2. The Twisted (Crooked) Nose
The twisted nose involves deviation at the bony vault, middle vault, or tip — or all three levels simultaneously. The septum must be straightened to correct a severely twisted nasal deformity; the external approach (open rhinoplasty) is almost universally employed for the twisted nose.
Key surgical manoeuvres:
- Septoplasty — straightening the dorsal and caudal struts
- Spreader grafts — to stabilise the middle vault and widen the internal nasal valve
- Batten grafts — correct internal and external nasal valve collapse
- Osteotomies — to reposition a deviated bony pyramid
- Caudal septal repositioning with draw sutures and anterior spine fixation
3. Saddle Nose Deformity
Characterised by depression of the nasal dorsum (loss of the normal convex profile) due to collapse of the cartilaginous or bony nasal framework.
Fig. 3 — Classic saddle nose deformity: collapsed nasal bridge, upturned tip, columellar retraction
Causes:
- Trauma (septal haematoma → avascular necrosis)
- Iatrogenic (over-resection of dorsal septum)
- Infections — syphilis, leprosy, tuberculosis
- Granulomatous disease — Granulomatosis with Polyangiitis (GPA/Wegener's)
- Congenital (e.g., failed septal support)
Surgical correction:
Augmentation is the mainstay. Preferred autogenous materials in order of preference:
- Septal cartilage — first choice
- Auricular cartilage
- Costal (rib) cartilage — for large defects
- Bone grafts (iliac crest, calvarial) — for bony defects
- Alloplastic implants (Gore-Tex, Silastic) — if autologous unavailable
4. Cleft Lip Nasal Deformity
A congenital deformity with distinct features:
| Type | Features |
|---|
| Unilateral | Tip and columella deviated to noncleft side; cleft nostril wider; nasal floor widened |
| Bilateral | Short columella deviated to less involved side; bifid, poorly defined tip; alar base displaced laterally, posteriorly, and inferiorly |
Surgical goal: improve symmetry of nasal tip and base, and restore nasal airway. The LLC is freed of both surface and vestibular skin and rotated medially to project the tip (Millard technique).
5. Non-Caucasian Nose
A recognised anatomical variant requiring specialised surgical approach. Characteristics: thick skin, weak cartilage, flat/broad dorsum, underprojected and poorly defined tip, wide alar base. Augmentation rhinoplasty with structural grafting is usually required rather than reduction techniques.

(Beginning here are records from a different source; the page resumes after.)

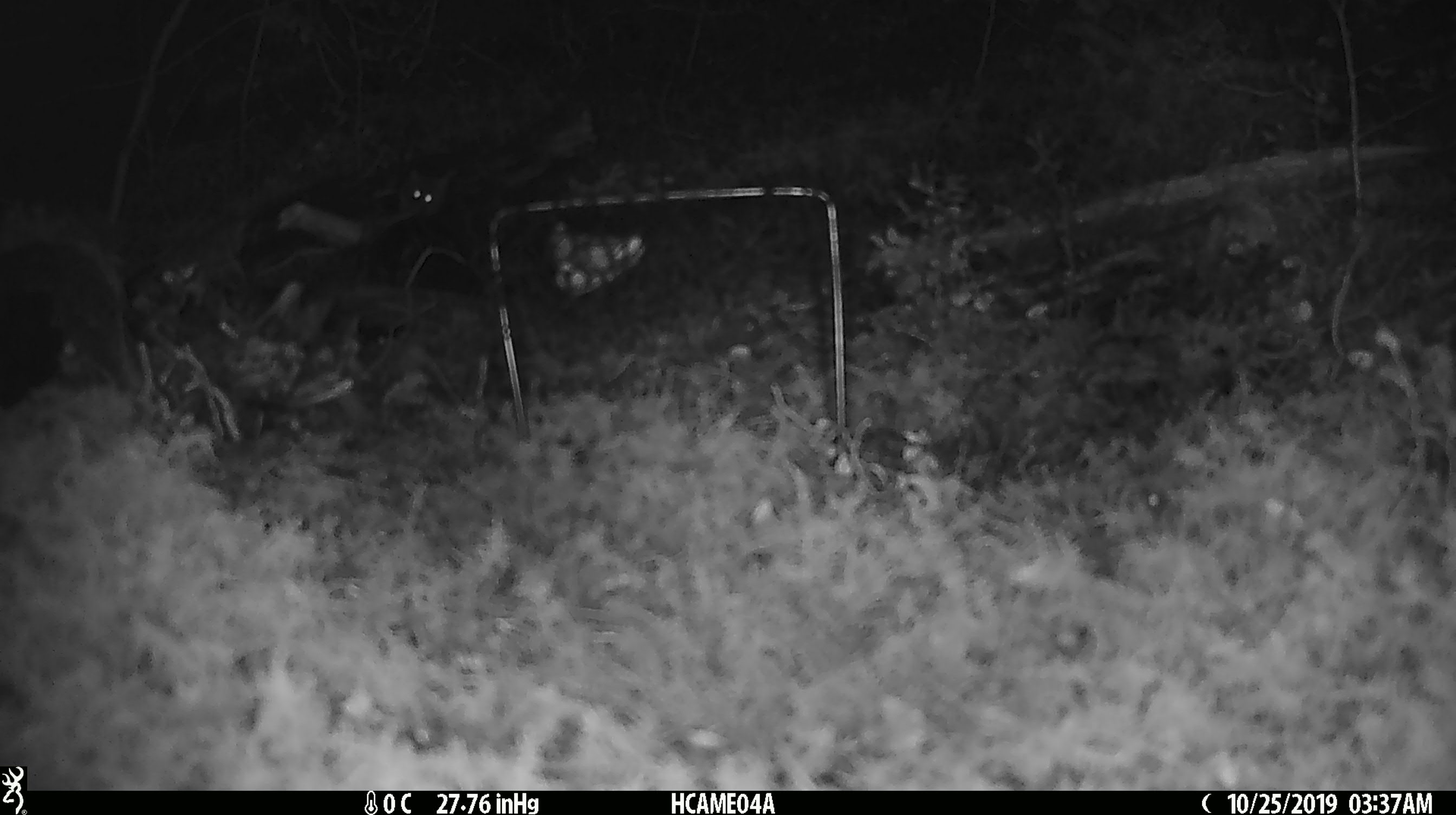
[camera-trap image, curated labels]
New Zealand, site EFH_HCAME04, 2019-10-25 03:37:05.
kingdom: Animalia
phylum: Chordata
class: Mammalia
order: Rodentia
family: Muridae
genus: Mus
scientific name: Mus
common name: mouse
Mouse (Mus).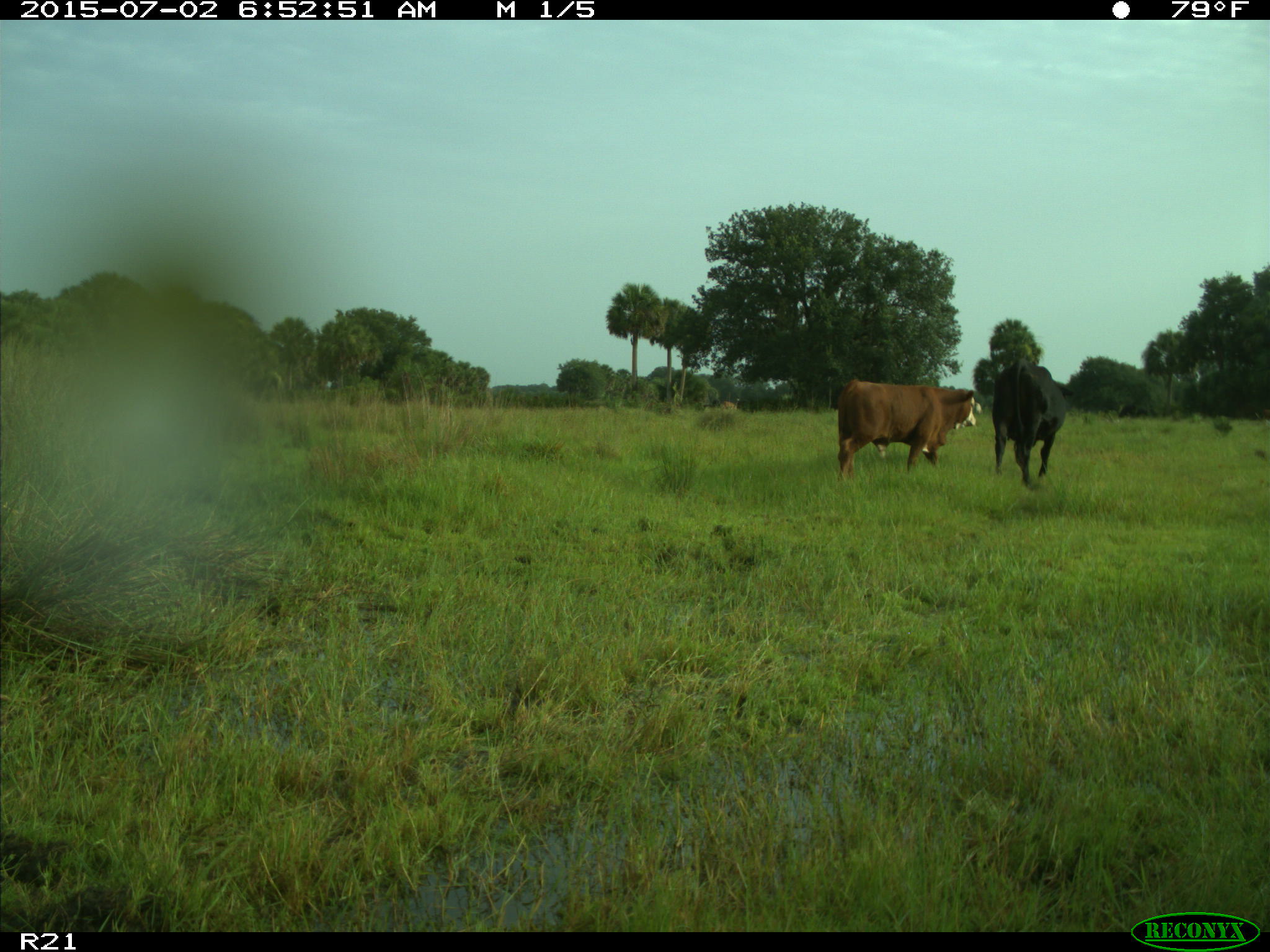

6. Hump Nose (Dorsal Hump Deformity)
An excess convexity of the nasal dorsum, predominantly at the osseocartilaginous junction. The nasofrontal angle can be modified to shorten or lengthen the apparent nasal dorsum. Correction involves dorsal hump reduction followed by osteotomies to close the open roof deformity.
Surgical Approach
| Approach | Indication |
|---|
| Closed (endonasal) | Mild deformities, limited tip work |
| Open (external/decorticate) | Twisted nose, revision rhinoplasty, cleft nose, implant placement, severe asymmetries |
The external approach is preferred when severe asymmetries, deviations, and tissue deficiencies are evident, as it provides superior exposure and opportunity for precise graft placement. — Cummings Otolaryngology, Chapter 32
Summary
External nasal deformities are classified by aetiology and anatomical level of involvement. A combined septorhinoplasty that corrects both internal and external nasal deformities in one stage is the ideal strategy. The surgeon must master a variety of grafting, osteotomy, and suturing techniques to address each unique nasal deformity. Autogenous materials — primarily septal, auricular, and costal cartilage — remain the gold standard for augmentation and reconstruction.